BAPTISTE


 » Faire des ronds dans l ‘eau  » sérigraphies , 2015
Il y a quelques années Baptiste s’interrogeait sur les traces avec une série intitulée « Que peut-on écrire sur la mer à part le nom des océans ? ».
Aujourd’hui, après des miles parcourus dans le sillage d’Ulysse, il prolonge son questionnement en relativisant la tâche du peintre. Faire des ronds dans l’eau , c’est se bercer dans l’illusion de laisser une trace. Un geste presque inutile. Presque…


« Sur les traces des 7 merveilles du monde » – Exposition à la galerie LIGNE treize en décembre 2013

 


BaptisteNé en 1952. Vit et travaille à Bordeaux.

Lieux d’expositions

PARIS – BORDEAUX – BAYONNE – MARSEILLE – BESANCON – LYON – NOUMEA – CASABLANCA – ISTANBUL – GENEVE

Ecrits

  • Changer la face du monde, éditions Point de fuite, William Blake and Co., 1991.
  • Terres & Eaux – carnet d’exposition, galerie Guénégaud, Paris 1994.
  • Vies et destins de quelques jambons de Montpon – éditions Stèles, Bordeaux, 1996.
  • Petits transports éditions Confluences, Bordeaux 1998.
  • Oû faut-il chercher l’oubli ? Nouvelles du sud et du nord avec E.Audinet Editions Confluences, 1998.
  • Transport, 2007

Son travail

Baptiste continue son exploration du monde.
En archéologue minutieux il recueille des fragments qu’il ordonne en châteaux de sable ; il rend visible les frontières et l’essence organique des choses.

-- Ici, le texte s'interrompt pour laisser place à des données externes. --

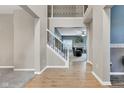 Spacious foyer with hardwood floors, a staircase, and an open view to the living room at 13766 Heatherfield Dr, Fishers, IN 46038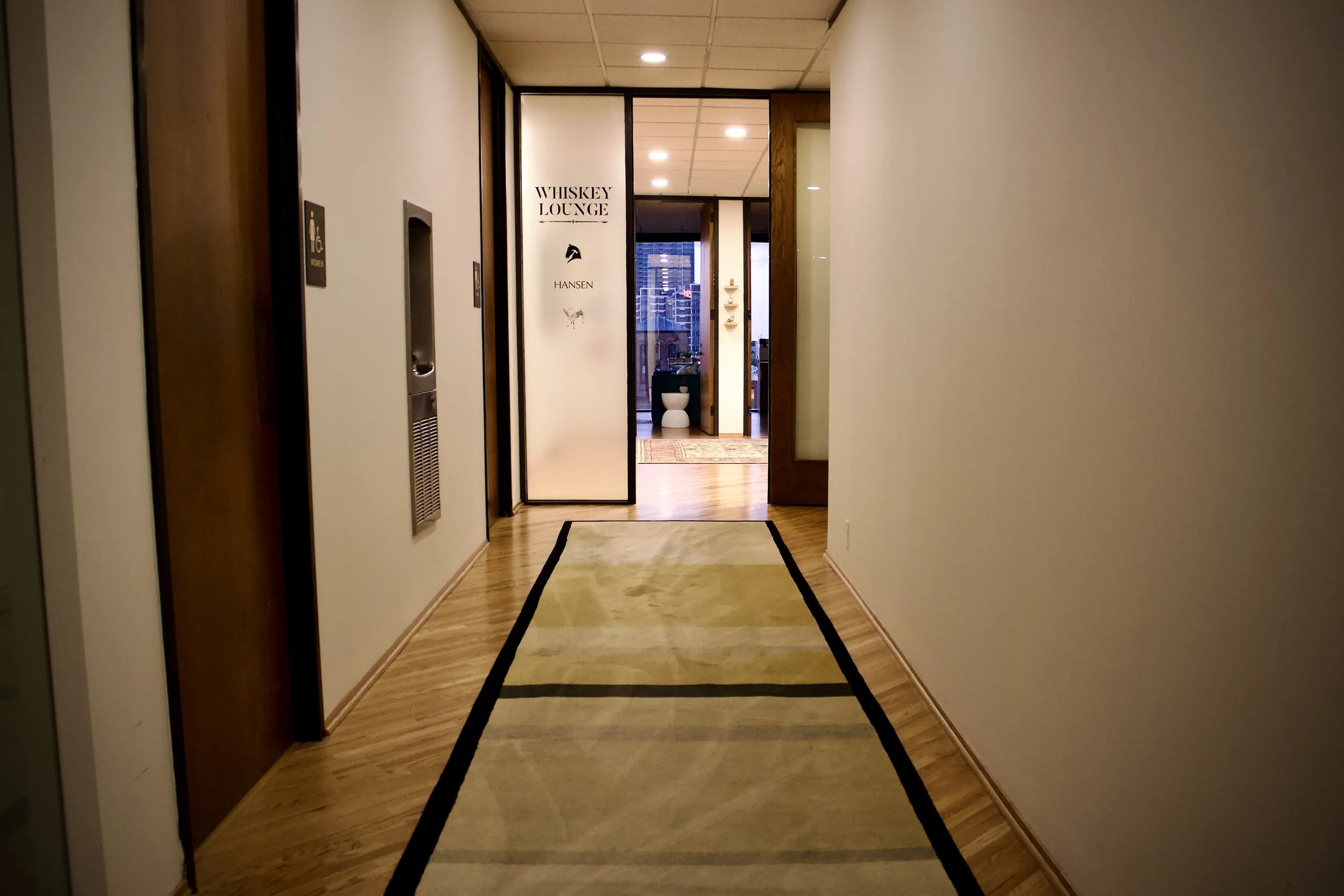 Hallway leading to the Whiskey Lounge in a building with wooden floors and a beige rug, signs indicating restroom and wheelchair accessible, with a window view of city buildings outside.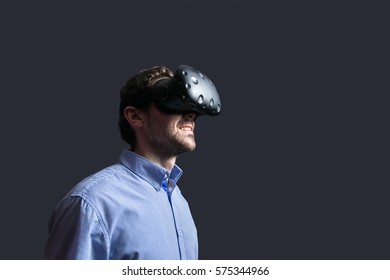 Man Wearing Virtual Reality Goggles. Low Key Photo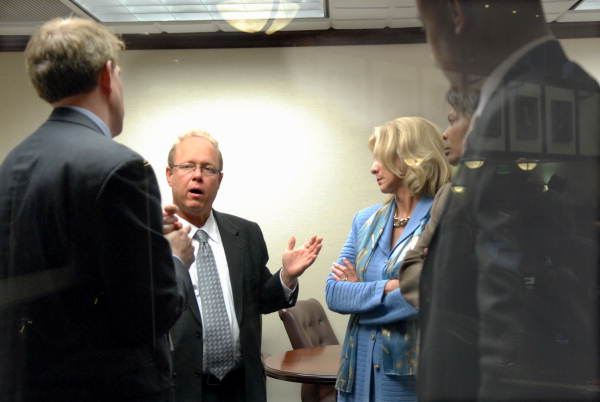 Democratic Caucus Policy Chairman Representative Keith Fitzgerald, D-Sarasota, conferring with Democrats in the "House bubble" just off the House floor in Tallahassee, Florida.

Ses lignes de crêtes racontent les impétueux vestiges des mouvements chtoniens, morcellements d’archipels prisonniers de la Méditerranée aux irruptions des îles volcaniques.

Il révèle l’invisible dissimulé dans la mer, ses sels dilués qu’il laisse évaporer créant de nouvelles formes, parcelles ou tas ; sédiments de matières sans artifice, petits bouts de réel condensés sur la surface d’une toile.

Chercher, jouer, répéter, toujours, l’infantile, le futile, le plaisir, la chair et le rêve ; Baptiste sonde jusqu’à l’originaire, éprouve les substances pour en souligner la nature et les différences.

A l’éther s’oppose la matière, au présent l’éternité, au réel le mythe, à la continuité l’impermanence.

Entre les mots et les choses, un espace, un trouble, une énigme permettent la pensée, la création. Baptiste se tient sur ce fil, en équilibriste ou plutôt en navigateur avisé et insatiable, il louvoie sur les océans pour mieux cerner le monde. Les côtes, les crêtes, les profils se précisent, les fractures s’apaisent, s’entremêlent, deviennent des limites sensorielles. La toponymie ou ses géographies métaphoriques sont des corps à corps de matière, des alliances. La mer relie autant qu’elle sépare les continents. Ses voyages, ses pérégrinations sont des rencontres où les frontières, les séparations se modèlent, se rejoignent, se diluent. Sa quête, rejoint celle d’une mémoire éternelle, conservée par des traces qu’il nous donne à voir.

Œuvre à l’image de sédiments et limons déposés par les vagues sur la laisse. Entre la terre et la mer naissent et se conjuguent à l’infini les histoires d’amour. Baptiste redoute les marées trop basses annonciatrices de ruptures, disparition des êtres et des choses. La Méditerranée sous l’égide de trois continents, berceau des échanges commerciaux, culturels et spirituels offre une dialectique turbulente mais durable. La mer dessine les contours, les paysages conservent une stabilité presque immuable. Ces matières sont l’essence même de l’exploration et des inscriptions de ses créations artistiques.